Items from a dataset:
_ _ _
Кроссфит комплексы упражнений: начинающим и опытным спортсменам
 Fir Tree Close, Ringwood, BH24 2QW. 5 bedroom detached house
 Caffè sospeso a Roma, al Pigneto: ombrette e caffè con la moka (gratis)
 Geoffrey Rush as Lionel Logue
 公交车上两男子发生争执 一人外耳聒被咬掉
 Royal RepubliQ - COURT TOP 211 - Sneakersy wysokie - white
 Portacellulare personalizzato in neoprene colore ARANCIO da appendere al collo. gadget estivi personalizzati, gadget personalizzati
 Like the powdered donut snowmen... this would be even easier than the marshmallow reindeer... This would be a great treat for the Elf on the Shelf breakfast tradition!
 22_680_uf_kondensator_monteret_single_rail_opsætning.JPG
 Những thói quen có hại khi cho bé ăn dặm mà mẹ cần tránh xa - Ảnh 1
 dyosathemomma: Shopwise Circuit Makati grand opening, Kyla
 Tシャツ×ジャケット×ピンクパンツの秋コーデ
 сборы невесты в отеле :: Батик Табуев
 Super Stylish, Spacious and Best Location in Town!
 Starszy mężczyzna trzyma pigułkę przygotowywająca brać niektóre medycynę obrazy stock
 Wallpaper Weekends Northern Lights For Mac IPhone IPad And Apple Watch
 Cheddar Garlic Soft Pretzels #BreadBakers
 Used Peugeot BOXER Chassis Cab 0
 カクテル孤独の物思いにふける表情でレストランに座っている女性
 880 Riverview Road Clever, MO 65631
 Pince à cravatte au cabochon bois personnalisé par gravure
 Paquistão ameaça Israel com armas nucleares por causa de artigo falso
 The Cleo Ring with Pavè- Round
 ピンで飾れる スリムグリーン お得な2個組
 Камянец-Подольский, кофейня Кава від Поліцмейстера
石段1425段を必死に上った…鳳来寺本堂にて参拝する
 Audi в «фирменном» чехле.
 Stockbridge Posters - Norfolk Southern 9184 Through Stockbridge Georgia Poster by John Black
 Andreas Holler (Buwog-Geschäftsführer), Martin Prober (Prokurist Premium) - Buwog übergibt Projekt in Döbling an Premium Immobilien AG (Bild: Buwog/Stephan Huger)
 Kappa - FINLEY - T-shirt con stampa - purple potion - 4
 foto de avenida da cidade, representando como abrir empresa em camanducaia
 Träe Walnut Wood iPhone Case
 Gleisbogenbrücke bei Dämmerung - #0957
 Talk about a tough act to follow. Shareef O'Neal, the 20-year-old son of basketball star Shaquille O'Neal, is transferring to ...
_ _ _
- **WHAT TO PRODUCE**
Set down each record above without changing a single word.

- **EXERCISE RESPONSE**
Кроссфит комплексы упражнений: начинающим и опытным спортсменам
 Fir Tree Close, Ringwood, BH24 2QW. 5 bedroom detached house
 Caffè sospeso a Roma, al Pigneto: ombrette e caffè con la moka (gratis)
 Geoffrey Rush as Lionel Logue
 公交车上两男子发生争执 一人外耳聒被咬掉
 Royal RepubliQ - COURT TOP 211 - Sneakersy wysokie - white
 Portacellulare personalizzato in neoprene colore ARANCIO da appendere al collo. gadget estivi personalizzati, gadget personalizzati
 Like the powdered donut snowmen... this would be even easier than the marshmallow reindeer... This would be a great treat for the Elf on the Shelf breakfast tradition!
 22_680_uf_kondensator_monteret_single_rail_opsætning.JPG
 Những thói quen có hại khi cho bé ăn dặm mà mẹ cần tránh xa - Ảnh 1
 dyosathemomma: Shopwise Circuit Makati grand opening, Kyla
 Tシャツ×ジャケット×ピンクパンツの秋コーデ
 сборы невесты в отеле :: Батик Табуев
 Super Stylish, Spacious and Best Location in Town!
 Starszy mężczyzna trzyma pigułkę przygotowywająca brać niektóre medycynę obrazy stock
 Wallpaper Weekends Northern Lights For Mac IPhone IPad And Apple Watch
 Cheddar Garlic Soft Pretzels #BreadBakers
 Used Peugeot BOXER Chassis Cab 0
 カクテル孤独の物思いにふける表情でレストランに座っている女性
 880 Riverview Road Clever, MO 65631
 Pince à cravatte au cabochon bois personnalisé par gravure
 Paquistão ameaça Israel com armas nucleares por causa de artigo falso
 The Cleo Ring with Pavè- Round
 ピンで飾れる スリムグリーン お得な2個組
 Камянец-Подольский, кофейня Кава від Поліцмейстера
石段1425段を必死に上った…鳳来寺本堂にて参拝する
 Audi в «фирменном» чехле.
 Stockbridge Posters - Norfolk Southern 9184 Through Stockbridge Georgia Poster by John Black
 Andreas Holler (Buwog-Geschäftsführer), Martin Prober (Prokurist Premium) - Buwog übergibt Projekt in Döbling an Premium Immobilien AG (Bild: Buwog/Stephan Huger)
 Kappa - FINLEY - T-shirt con stampa - purple potion - 4
 foto de avenida da cidade, representando como abrir empresa em camanducaia
 Träe Walnut Wood iPhone Case
 Gleisbogenbrücke bei Dämmerung - #0957
 Talk about a tough act to follow. Shareef O'Neal, the 20-year-old son of basketball star Shaquille O'Neal, is transferring to ...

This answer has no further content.